Bu krizden çıkıp normal büyüme patikası üzerinde yürümeye başlamak yılları alacak. Dünyadaki üretim gerilemesi ve artan işsizliği gidermek, bu kadar yüksek borçlanma oranları ile kolay değil. Gelir düşüşü kaçınılmaz ve talep de gerileyecek. Bir ‘servet vergisi’ ciddi olarak düşünülmeli. Türkiye’de ise durum farklılık gösteriyor.
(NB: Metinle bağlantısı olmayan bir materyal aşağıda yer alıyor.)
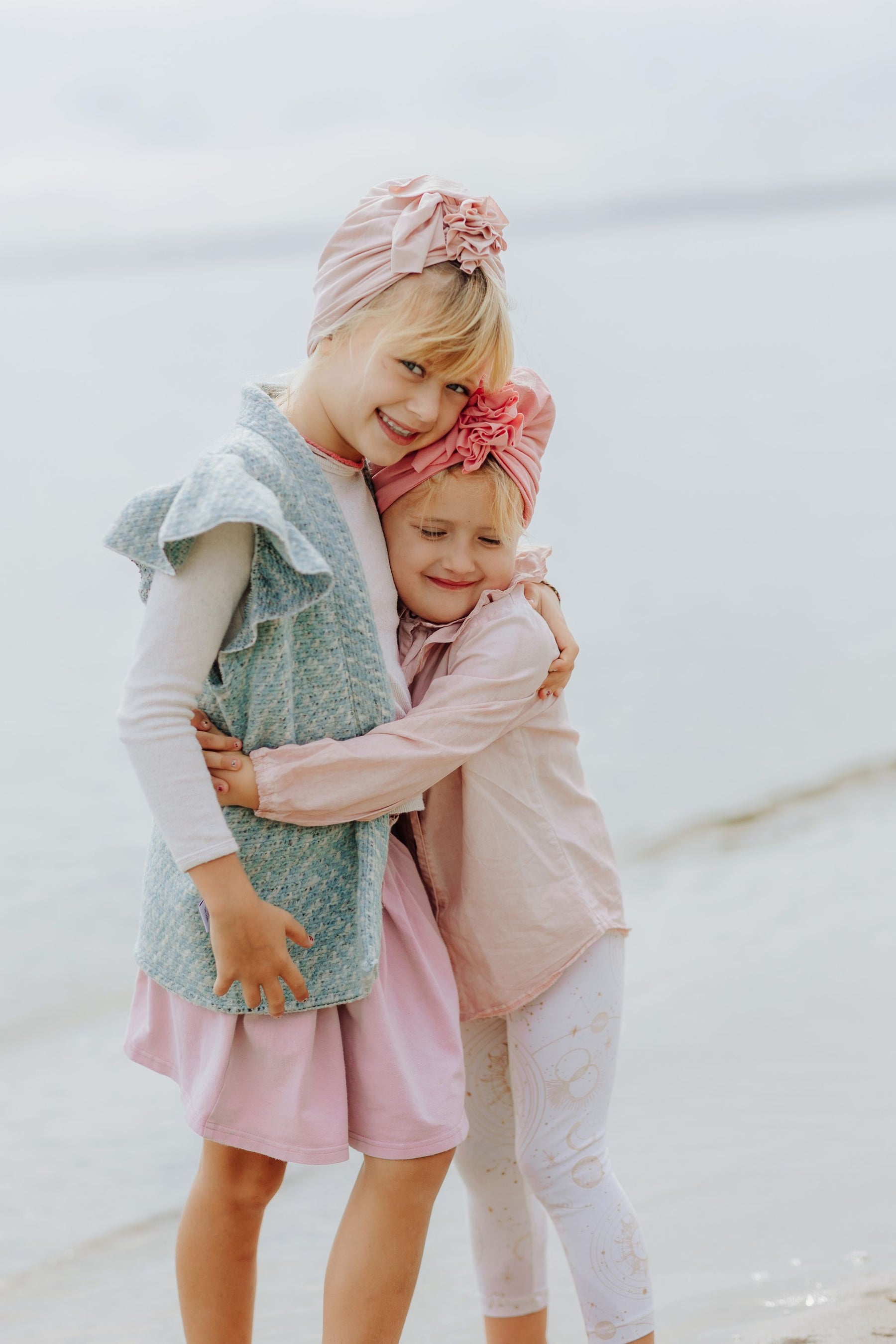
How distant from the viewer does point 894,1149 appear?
255 cm

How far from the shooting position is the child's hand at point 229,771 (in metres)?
1.47

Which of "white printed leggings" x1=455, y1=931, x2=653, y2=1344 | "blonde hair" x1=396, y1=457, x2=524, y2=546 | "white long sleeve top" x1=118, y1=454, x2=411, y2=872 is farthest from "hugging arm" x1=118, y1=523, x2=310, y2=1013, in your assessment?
"white printed leggings" x1=455, y1=931, x2=653, y2=1344

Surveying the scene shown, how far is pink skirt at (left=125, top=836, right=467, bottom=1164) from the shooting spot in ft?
5.03

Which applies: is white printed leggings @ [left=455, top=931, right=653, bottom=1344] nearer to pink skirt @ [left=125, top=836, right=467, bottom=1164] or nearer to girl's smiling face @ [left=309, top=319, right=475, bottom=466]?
pink skirt @ [left=125, top=836, right=467, bottom=1164]

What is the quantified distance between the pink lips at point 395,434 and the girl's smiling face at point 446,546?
0.09 meters

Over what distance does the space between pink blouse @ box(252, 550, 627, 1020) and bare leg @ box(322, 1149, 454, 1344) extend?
10.7 inches

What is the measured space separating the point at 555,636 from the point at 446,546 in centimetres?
21

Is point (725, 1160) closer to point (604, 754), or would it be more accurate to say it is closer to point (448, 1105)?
point (448, 1105)

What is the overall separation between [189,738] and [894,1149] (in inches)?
72.3

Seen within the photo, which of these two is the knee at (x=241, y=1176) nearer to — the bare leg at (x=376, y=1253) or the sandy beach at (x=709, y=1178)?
the bare leg at (x=376, y=1253)

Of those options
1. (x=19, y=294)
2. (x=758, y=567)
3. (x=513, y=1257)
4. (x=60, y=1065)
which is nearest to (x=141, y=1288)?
(x=513, y=1257)

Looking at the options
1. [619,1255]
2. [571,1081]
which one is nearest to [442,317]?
[571,1081]

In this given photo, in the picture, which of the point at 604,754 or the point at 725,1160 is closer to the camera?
the point at 725,1160

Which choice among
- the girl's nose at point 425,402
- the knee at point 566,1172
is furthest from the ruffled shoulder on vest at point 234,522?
the knee at point 566,1172
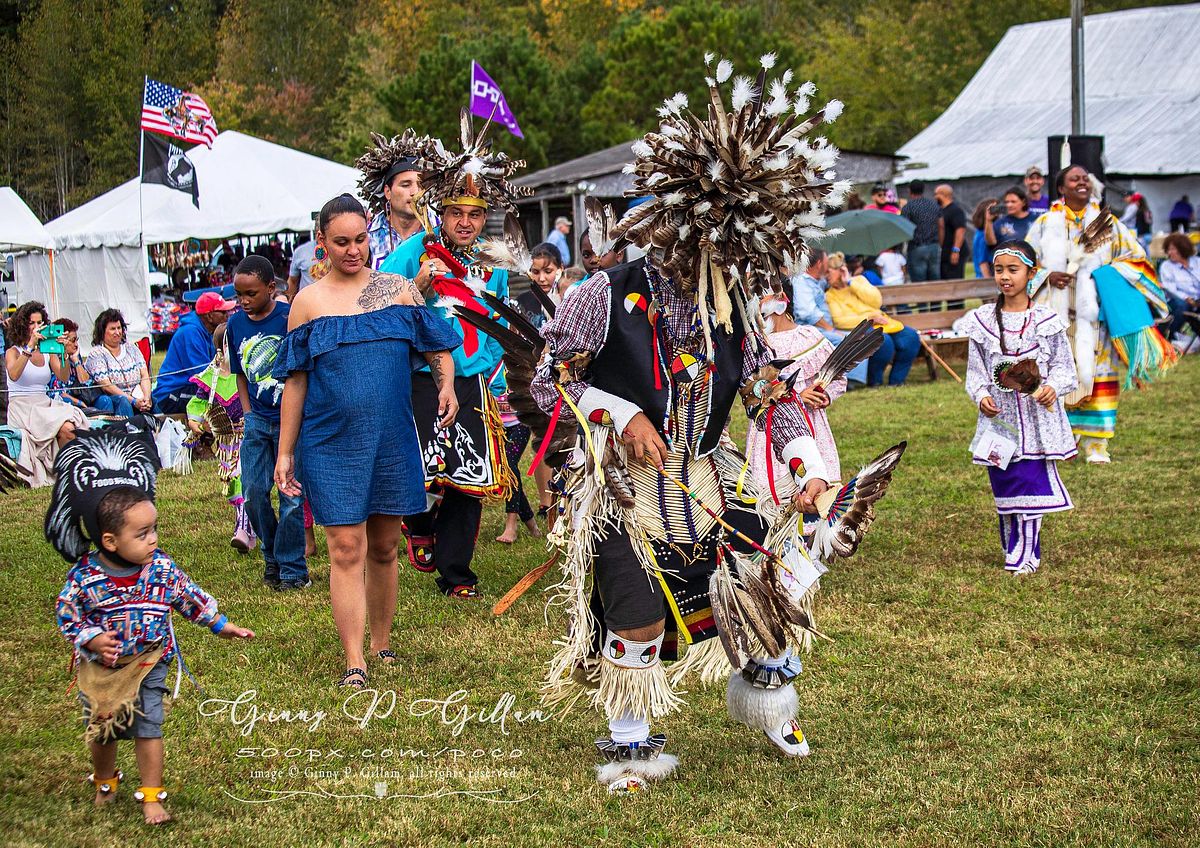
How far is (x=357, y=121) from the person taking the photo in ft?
120

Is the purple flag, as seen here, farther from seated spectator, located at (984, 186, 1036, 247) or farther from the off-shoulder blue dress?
the off-shoulder blue dress

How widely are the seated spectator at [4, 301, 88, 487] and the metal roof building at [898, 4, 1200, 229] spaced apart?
2451 cm

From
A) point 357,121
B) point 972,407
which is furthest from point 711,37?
point 972,407

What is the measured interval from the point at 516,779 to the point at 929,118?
45.9 metres

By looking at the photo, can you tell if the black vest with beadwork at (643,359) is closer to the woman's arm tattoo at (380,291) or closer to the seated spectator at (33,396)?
the woman's arm tattoo at (380,291)

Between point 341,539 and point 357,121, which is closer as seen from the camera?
point 341,539

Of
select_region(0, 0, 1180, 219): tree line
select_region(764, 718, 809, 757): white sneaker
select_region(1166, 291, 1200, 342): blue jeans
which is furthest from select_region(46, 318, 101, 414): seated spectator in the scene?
select_region(1166, 291, 1200, 342): blue jeans

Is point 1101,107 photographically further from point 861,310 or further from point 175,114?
point 175,114

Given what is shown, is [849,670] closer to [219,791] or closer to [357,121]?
[219,791]

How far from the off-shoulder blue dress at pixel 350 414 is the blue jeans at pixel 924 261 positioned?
→ 14232 millimetres

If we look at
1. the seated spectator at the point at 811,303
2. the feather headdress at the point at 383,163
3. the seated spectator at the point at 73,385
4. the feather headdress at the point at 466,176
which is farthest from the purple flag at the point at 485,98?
the feather headdress at the point at 466,176

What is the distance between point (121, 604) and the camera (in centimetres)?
366

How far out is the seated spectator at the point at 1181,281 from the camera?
15531mm

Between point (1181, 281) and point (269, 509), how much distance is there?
12805 mm
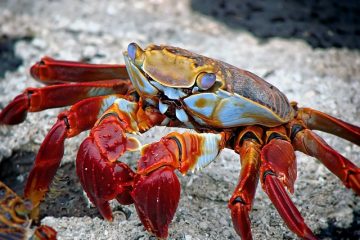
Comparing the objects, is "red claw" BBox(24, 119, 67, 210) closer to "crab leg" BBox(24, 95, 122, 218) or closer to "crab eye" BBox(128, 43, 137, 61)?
"crab leg" BBox(24, 95, 122, 218)

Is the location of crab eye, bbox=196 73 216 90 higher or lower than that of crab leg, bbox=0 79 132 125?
higher

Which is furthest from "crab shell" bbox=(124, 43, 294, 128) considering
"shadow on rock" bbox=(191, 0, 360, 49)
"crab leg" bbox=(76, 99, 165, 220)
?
"shadow on rock" bbox=(191, 0, 360, 49)

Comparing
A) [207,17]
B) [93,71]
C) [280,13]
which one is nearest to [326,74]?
[280,13]

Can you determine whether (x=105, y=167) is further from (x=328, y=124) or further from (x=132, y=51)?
(x=328, y=124)

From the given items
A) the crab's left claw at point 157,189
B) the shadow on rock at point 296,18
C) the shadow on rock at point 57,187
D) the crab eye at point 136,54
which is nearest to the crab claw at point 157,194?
the crab's left claw at point 157,189

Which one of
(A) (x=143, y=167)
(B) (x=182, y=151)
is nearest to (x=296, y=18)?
(B) (x=182, y=151)

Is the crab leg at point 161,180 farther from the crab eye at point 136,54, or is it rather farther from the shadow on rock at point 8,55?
the shadow on rock at point 8,55
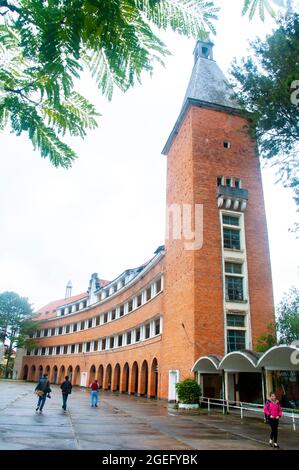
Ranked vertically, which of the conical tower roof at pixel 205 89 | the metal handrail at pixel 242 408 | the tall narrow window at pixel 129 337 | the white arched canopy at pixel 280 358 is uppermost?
the conical tower roof at pixel 205 89

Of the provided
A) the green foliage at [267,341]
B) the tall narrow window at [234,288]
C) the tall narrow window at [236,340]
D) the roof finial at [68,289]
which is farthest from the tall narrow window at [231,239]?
the roof finial at [68,289]

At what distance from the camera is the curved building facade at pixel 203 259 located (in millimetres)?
26312

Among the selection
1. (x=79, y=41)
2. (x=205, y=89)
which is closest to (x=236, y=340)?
(x=205, y=89)

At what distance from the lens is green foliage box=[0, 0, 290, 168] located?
1618 mm

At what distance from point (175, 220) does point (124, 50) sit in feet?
103

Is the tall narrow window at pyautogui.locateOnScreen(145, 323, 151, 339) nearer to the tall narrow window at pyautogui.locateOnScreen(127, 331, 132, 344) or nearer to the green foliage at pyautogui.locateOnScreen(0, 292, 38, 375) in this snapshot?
the tall narrow window at pyautogui.locateOnScreen(127, 331, 132, 344)

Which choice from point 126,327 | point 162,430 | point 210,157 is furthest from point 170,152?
point 162,430

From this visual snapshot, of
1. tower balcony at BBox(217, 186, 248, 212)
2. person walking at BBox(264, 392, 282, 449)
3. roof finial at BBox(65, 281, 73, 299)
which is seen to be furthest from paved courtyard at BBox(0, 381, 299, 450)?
roof finial at BBox(65, 281, 73, 299)

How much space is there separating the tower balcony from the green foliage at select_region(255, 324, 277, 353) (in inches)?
378

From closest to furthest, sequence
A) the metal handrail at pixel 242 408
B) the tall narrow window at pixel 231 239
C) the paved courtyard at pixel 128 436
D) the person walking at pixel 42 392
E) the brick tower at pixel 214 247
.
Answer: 1. the paved courtyard at pixel 128 436
2. the person walking at pixel 42 392
3. the metal handrail at pixel 242 408
4. the brick tower at pixel 214 247
5. the tall narrow window at pixel 231 239

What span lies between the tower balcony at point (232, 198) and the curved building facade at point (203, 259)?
8 cm

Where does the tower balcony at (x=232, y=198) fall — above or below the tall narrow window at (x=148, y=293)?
above

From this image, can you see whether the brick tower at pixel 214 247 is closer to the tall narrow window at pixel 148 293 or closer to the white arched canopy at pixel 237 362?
the white arched canopy at pixel 237 362

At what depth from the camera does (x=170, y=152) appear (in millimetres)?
37719
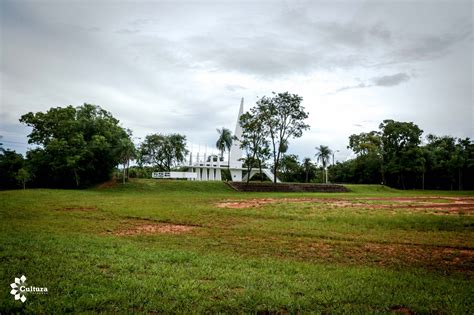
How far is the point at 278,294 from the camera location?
5.13 m

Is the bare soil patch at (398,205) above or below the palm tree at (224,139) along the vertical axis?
below

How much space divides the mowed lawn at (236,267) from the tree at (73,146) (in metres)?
28.6

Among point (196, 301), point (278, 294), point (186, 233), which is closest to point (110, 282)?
point (196, 301)

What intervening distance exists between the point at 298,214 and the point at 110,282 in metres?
13.0

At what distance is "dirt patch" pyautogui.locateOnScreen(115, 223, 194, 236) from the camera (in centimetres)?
1117

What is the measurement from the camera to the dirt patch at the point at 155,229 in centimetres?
1117

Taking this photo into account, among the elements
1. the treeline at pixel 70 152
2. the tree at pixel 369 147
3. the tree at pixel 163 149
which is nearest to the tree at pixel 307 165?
the tree at pixel 369 147

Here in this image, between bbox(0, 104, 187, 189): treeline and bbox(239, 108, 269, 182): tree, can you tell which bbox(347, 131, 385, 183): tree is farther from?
→ bbox(0, 104, 187, 189): treeline

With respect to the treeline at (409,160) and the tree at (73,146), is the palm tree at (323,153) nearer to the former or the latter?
the treeline at (409,160)

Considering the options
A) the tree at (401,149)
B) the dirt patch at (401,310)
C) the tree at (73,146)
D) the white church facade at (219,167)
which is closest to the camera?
the dirt patch at (401,310)

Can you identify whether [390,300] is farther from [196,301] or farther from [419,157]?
[419,157]

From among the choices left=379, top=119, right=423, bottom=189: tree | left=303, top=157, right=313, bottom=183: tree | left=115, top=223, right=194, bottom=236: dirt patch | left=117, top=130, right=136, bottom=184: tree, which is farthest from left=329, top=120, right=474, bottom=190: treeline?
left=115, top=223, right=194, bottom=236: dirt patch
Hem dövizi, hem faizi aynı anda kontrol etmeye çalışmak, ‘önden yüklemeli faiz indirimi’ yani önce faizi indirip arkasından enflasyonun düşmesini beklemek, faizle enflasyon arasını 4,5 puan açtı. 5 bin kadar ithal ürüne ek gümrük vergisi getirdik. Şimdi rakiplerimiz de Türk ihraç ürünlerine karşı vergi koyarlar mı? ‘Aktif rasyosu’ yolu ile dövizden kaçınmaya teşviğe rağmen, bankalardaki döviz mevduatı artıyor. Merkez Bankası rezervleri ise kritik seviyede. Piyasada parasal bir genişleme var ve enflasyon yükselebilir. Şimdi ‘ertelenmiş talebin’ devreye girme zamanı, bu da fiyatlara baskı yapacak. İşsizliği ve özellikle genç işsizliğini azaltıcı politikalar geliştirilmeli. Salgın sonrası ‘yeni iş yapma alışkanlıklarına yönelik yatırımların’ artacağını, böylece e-ticaret, dijitalleşme üzerinde çalışan şirketlerin iş alanlarının artacağını bekleyebiliriz. Akkuyu ve Yumurtalık- Ceyhan yatırımları da devam edecek. İnşaat yatırımları olabilir. Elde başka ve fazlaca bir proje stoku yok. Büyük ve etkisi sürdürülebilir olacak proje fikirleri geliştirmeliyiz. Yeni dönemde olası bir yatırım alanı olarak tarımı görmek mümkün. Pandemi döneminde herkes tarımın önemini bir kez daha anladı. Şimdi elimizdeki bu değerli kaynağı; tarımı bilen çiftçisi, işçisi, toprağı ve suyu ile değere dönüştürme zamanı. Bu, Doğu Akdeniz’de çok konuşuldu. Her mevsim gördüğümüz, “Karpuz para etmiyor, tarlada kaldı”, “Portakal fiyatı çok düştü, toplanmıyor” şikayetlerini bir kenara bırakacak bir planlama dönemi şart. Bunları yapacak çiftçi, işçi ve üniversite desteği var. Peki, niyet var mı?

Önerileriniz nasıl hayata geçirilebilir? Öncü kurumlar hangileridir?

 Kalkınmada göz ardı edilen önemli güç olan yerel yönetimlerin bölge kalkınmasındaki rolü yeniden tanımlanmalıdır. Yerel yönetimler, geleneksel işlevlerinin yanında, kent için hazırlanacak kalkınma planlarında da yer almak durumundadır. Devletin kalkınma için ayıracağı kaynakların giderek sınırlı hale gelmesi ve teşviklerde haksızlık yaratan gelişmeler, bölgesel kalkınmada yerel kaynakların daha fazla harekete geçirilmelerini gerekli kılmaktadır. Son zamanlarda kalkınma ajansları, devletin bölgemize ayıracağı kaynakları ve projeleri yönlendirecek örgütlenmeler olarak ortaya çıkmışlardır. Ancak, özellikle Adana, Osmaniye, Hatay ve Mersin büyüklüğünde ve tarihi geçmişe sahip iller için yerel kaynakların daha fazla harekete geçirilmesi gerekmektedir. Bölgenin diğer illerinden gelecek, yabancı sermaye olarak yapılacak yatırımlara ya da uluslararası kuruluşlardan alınabilecek kredi ve hibelere ihtiyacı vardır. Bu amaçla Doğu Akdeniz’de yerel bir finansman modeli üzerinde çalışma yapmak gerekmektedir.